Un point critique, selon Toledo, est que ce scénario de désinformation finit par provoquer des impacts concrets sur la vie de la population. « Beaucoup de gens commencent à croire qu'un ministre sera arrêté à cause d'une lettre des États-Unis. D'autres pensent qu'il suffit d'obtenir la double nationalité pour ne plus répondre à la justice brésilienne. Ce sont des visions complètement erronées qui ne font qu'alimenter l'instabilité », souligne-t-il.
Il se souvient également que, dans les cas d'une éventuelle procédure contre un ministre du STF devant des tribunaux internationaux, c'est le contribuable qui supporte les coûts de la défense. « Des procès de cette nature coûtent cher. Des cabinets aux États-Unis facturent des tarifs très élevés par heure. Si un ministre brésilien est poursuivi à l'étranger pour son activité officielle, les coûts seront couverts par des fonds publics. C'est le citoyen qui paie cette facture », avertit-il.

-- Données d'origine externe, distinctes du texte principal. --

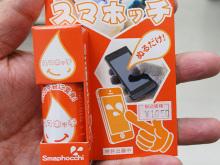 数滴垂らすだけでスマホ手袋に変身させる液体が登場! ランドポート「スマホッチ」発売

La liberté d'expression n'est pas l'anonymat
Enfin, Toledo souligne que la Constitution brésilienne garantit la liberté d'expression, mais interdit l'anonymat. « Toute personne peut s'exprimer librement, y compris en critiquant les autorités. Cependant, elle doit s'identifier et répondre de ses déclarations. Créer des profils falsifiés ou des pages anonymes pour diffuser des accusations sans preuves n'est pas une liberté d'expression. C'est de la lâcheté et, souvent, un crime », conclut-il.
L'avocat soutient que le débat sur les limites du pouvoir judiciaire et de la liberté de la presse est légitime, mais doit être mené avec responsabilité. Il faut plus d'éducation juridique et moins de spectacle. La vérité juridique ne tient pas dans des gros titres enflammés. Elle exige étude, réflexion et engagement envers les faits, conclut-il.